◆ WORK INSTRUCTIONS ◆
Find every line in the records below that contains "window", and copy it.

◆ STUDY MATERIAL ◆
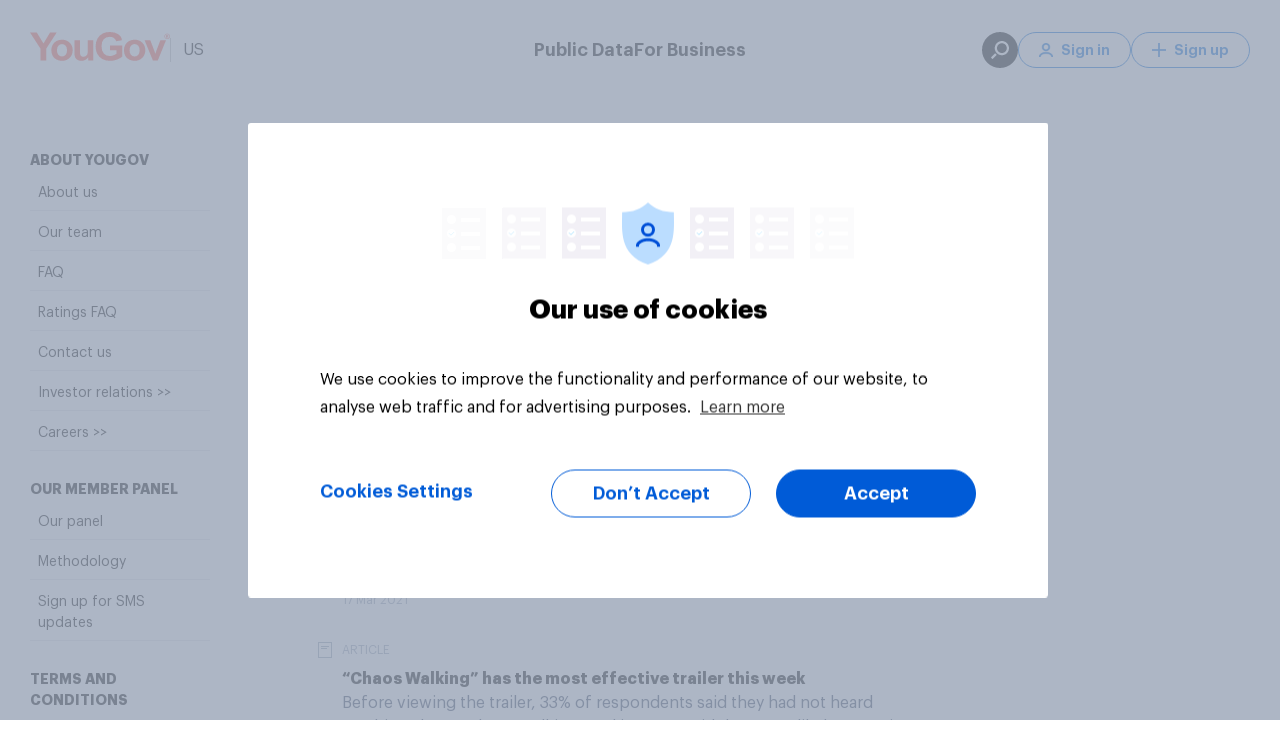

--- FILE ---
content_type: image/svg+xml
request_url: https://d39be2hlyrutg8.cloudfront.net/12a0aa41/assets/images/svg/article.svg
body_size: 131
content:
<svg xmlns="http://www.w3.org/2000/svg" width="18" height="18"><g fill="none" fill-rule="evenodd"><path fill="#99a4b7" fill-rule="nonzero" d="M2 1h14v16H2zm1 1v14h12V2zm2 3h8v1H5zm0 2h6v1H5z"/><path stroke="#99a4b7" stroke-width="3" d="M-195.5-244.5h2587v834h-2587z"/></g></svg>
--
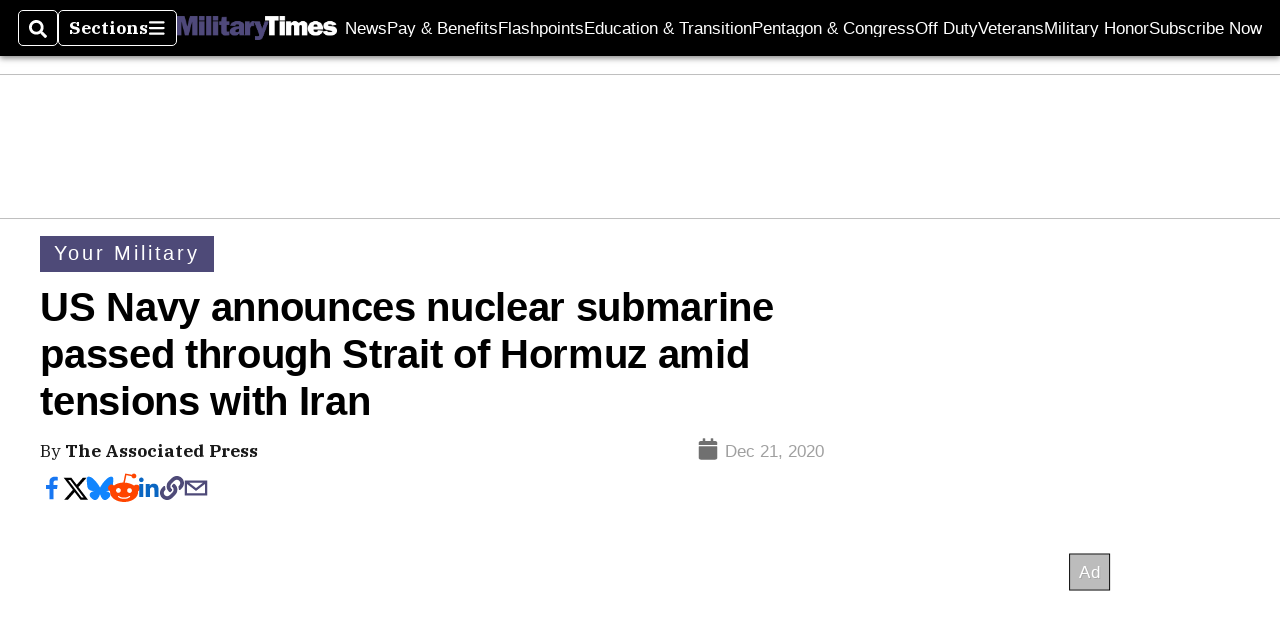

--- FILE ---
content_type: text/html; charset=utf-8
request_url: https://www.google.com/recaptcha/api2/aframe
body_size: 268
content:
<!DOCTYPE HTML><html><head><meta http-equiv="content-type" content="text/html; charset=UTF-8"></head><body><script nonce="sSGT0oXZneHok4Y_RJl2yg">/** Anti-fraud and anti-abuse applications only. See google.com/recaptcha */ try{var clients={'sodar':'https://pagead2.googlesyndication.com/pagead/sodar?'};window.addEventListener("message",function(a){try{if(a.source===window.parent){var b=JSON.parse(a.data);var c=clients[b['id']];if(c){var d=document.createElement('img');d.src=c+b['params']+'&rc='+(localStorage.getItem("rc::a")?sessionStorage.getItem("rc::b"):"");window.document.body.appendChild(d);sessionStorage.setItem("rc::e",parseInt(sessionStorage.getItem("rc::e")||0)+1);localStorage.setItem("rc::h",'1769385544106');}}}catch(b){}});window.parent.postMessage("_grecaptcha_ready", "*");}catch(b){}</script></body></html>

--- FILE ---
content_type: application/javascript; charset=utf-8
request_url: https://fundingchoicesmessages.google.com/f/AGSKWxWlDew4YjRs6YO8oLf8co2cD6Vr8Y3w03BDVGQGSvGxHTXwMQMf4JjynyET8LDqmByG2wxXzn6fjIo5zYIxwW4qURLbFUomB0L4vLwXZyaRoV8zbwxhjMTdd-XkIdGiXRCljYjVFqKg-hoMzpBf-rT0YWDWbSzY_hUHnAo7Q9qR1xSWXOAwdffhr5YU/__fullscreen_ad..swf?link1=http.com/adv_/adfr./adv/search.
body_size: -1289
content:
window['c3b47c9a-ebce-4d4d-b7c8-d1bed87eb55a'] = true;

◆ YOUR SOLUTION ◆
<!DOCTYPE HTML><html><head><meta http-equiv="content-type" content="text/html; charset=UTF-8"></head><body><script nonce="sSGT0oXZneHok4Y_RJl2yg">/** Anti-fraud and anti-abuse applications only. See google.com/recaptcha */ try{var clients={'sodar':'https://pagead2.googlesyndication.com/pagead/sodar?'};window.addEventListener("message",function(a){try{if(a.source===window.parent){var b=JSON.parse(a.data);var c=clients[b['id']];if(c){var d=document.createElement('img');d.src=c+b['params']+'&rc='+(localStorage.getItem("rc::a")?sessionStorage.getItem("rc::b"):"");window.document.body.appendChild(d);sessionStorage.setItem("rc::e",parseInt(sessionStorage.getItem("rc::e")||0)+1);localStorage.setItem("rc::h",'1769385544106');}}}catch(b){}});window.parent.postMessage("_grecaptcha_ready", "*");}catch(b){}</script></body></html>
window['c3b47c9a-ebce-4d4d-b7c8-d1bed87eb55a'] = true;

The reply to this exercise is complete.